##### RAW RECORDS
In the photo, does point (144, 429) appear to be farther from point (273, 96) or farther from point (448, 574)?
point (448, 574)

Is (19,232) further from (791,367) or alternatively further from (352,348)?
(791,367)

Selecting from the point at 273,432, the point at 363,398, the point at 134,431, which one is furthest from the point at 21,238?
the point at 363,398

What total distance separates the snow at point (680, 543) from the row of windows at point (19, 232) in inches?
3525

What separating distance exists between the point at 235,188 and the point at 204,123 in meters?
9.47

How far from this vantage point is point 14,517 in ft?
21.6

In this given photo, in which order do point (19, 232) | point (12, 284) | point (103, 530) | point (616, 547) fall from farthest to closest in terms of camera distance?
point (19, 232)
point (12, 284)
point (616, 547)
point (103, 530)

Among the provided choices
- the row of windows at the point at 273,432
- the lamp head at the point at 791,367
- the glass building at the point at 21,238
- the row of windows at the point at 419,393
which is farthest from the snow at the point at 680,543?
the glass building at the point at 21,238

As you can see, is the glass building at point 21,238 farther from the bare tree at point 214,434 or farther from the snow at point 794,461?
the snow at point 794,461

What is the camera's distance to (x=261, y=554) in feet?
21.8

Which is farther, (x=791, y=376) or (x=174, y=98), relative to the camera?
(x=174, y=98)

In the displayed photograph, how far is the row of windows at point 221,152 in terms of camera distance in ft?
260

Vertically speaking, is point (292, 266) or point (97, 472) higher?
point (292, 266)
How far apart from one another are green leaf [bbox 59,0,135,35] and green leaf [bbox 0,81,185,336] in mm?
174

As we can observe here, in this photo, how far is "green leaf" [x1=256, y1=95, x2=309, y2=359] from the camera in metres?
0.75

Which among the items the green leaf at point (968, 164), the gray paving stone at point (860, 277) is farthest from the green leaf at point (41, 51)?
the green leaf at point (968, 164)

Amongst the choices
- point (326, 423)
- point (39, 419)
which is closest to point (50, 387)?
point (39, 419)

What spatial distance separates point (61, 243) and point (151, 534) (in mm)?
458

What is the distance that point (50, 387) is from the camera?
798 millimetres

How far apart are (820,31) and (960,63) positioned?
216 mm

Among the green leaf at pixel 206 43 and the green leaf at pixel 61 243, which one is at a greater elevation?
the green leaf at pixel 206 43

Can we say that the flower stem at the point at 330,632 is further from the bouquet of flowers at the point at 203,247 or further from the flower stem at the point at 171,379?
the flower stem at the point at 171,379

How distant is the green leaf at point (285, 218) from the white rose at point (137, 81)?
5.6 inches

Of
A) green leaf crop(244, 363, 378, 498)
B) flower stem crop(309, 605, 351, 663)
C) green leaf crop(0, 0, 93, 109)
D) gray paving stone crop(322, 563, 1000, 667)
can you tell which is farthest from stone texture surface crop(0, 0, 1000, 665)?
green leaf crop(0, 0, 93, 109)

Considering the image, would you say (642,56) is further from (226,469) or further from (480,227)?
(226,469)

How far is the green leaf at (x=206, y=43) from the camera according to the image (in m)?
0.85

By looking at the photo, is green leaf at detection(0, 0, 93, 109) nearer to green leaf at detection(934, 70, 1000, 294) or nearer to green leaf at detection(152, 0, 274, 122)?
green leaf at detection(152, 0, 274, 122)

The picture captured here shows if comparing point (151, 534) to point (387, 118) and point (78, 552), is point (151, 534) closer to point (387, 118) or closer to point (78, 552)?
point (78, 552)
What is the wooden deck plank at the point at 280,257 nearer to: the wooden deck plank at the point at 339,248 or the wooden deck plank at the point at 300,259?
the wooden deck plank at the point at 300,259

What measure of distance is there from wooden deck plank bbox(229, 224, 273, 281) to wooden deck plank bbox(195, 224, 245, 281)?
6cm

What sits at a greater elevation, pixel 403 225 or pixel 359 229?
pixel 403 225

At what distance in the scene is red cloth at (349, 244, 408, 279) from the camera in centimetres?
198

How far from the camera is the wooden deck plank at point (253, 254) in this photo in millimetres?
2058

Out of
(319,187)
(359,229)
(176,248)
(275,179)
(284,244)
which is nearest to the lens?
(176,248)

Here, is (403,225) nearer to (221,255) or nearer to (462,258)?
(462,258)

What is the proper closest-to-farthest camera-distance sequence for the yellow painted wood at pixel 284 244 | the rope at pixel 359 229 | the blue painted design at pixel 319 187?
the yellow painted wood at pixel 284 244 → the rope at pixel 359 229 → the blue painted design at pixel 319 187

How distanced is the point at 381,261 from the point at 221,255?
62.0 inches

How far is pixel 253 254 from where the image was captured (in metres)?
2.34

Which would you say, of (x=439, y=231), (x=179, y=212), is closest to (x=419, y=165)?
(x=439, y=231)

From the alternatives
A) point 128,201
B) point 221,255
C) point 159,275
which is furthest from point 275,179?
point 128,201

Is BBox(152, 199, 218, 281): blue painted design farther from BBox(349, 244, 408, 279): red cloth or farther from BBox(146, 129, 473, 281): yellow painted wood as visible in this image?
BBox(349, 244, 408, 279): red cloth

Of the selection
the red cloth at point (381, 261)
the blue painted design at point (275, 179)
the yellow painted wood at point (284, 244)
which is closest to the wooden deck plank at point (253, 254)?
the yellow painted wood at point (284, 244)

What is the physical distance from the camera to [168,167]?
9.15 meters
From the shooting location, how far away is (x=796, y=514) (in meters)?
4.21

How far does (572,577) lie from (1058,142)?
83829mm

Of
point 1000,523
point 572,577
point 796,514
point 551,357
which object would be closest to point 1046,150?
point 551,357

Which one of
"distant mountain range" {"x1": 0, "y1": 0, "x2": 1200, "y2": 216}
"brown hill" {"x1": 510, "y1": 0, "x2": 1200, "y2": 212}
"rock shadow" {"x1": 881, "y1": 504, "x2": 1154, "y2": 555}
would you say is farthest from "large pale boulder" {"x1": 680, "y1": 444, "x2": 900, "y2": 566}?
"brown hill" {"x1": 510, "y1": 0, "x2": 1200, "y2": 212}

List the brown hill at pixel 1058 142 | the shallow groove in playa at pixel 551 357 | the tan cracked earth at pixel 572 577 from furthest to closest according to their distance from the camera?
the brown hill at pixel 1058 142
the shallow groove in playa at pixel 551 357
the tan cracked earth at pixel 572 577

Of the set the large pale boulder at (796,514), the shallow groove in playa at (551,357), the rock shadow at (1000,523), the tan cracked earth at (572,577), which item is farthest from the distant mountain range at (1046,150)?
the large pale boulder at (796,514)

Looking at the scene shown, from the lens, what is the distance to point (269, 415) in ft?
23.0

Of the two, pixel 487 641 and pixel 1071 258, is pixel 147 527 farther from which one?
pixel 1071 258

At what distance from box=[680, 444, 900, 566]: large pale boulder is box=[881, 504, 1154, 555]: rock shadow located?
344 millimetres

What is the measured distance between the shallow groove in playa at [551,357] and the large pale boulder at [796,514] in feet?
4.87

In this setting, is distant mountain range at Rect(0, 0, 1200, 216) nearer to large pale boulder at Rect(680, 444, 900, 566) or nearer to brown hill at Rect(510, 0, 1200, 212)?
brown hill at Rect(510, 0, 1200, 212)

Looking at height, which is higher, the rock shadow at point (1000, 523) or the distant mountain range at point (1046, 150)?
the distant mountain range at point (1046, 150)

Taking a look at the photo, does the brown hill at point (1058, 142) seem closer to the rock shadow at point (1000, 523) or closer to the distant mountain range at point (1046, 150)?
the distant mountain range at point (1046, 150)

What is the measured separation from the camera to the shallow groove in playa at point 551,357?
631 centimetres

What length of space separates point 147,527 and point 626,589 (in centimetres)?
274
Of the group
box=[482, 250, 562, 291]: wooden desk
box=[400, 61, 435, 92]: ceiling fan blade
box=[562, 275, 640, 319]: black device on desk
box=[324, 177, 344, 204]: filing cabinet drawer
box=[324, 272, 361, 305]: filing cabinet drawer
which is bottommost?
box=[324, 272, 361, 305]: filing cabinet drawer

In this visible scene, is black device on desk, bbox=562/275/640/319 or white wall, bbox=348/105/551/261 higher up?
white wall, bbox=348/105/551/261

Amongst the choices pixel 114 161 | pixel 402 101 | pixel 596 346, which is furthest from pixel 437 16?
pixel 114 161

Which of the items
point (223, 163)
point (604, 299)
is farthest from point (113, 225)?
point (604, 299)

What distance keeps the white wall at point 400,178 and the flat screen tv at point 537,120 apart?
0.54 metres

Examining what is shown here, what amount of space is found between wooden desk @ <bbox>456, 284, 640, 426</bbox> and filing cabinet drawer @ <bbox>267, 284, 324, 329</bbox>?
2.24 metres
##########
DESCRIPTION OF THE TASK:
Extract exactly the lines between the line containing "What is the measured separation" and the end of the data, including both.

FINISHED EXERCISE:
What is the measured separation from the camera to the shallow groove in playa at point 551,357?
631 centimetres

What length of space separates point 147,527 and point 626,589 (in centimetres)?
274
Of the group
box=[482, 250, 562, 291]: wooden desk
box=[400, 61, 435, 92]: ceiling fan blade
box=[562, 275, 640, 319]: black device on desk
box=[324, 177, 344, 204]: filing cabinet drawer
box=[324, 272, 361, 305]: filing cabinet drawer
which is bottommost?
box=[324, 272, 361, 305]: filing cabinet drawer

In this visible scene, is black device on desk, bbox=562/275/640/319 or white wall, bbox=348/105/551/261 higher up?
white wall, bbox=348/105/551/261

Amongst the choices pixel 114 161 | pixel 402 101 | pixel 596 346, which is furthest from pixel 437 16?
pixel 114 161

Which of the items
point (223, 163)
point (604, 299)
is farthest from point (113, 225)?
point (604, 299)

What distance keeps the white wall at point 400,178 and the flat screen tv at point 537,120 apart?
0.54 metres

Examining what is shown here, what amount of space is found between wooden desk @ <bbox>456, 284, 640, 426</bbox> and filing cabinet drawer @ <bbox>267, 284, 324, 329</bbox>?
2.24 metres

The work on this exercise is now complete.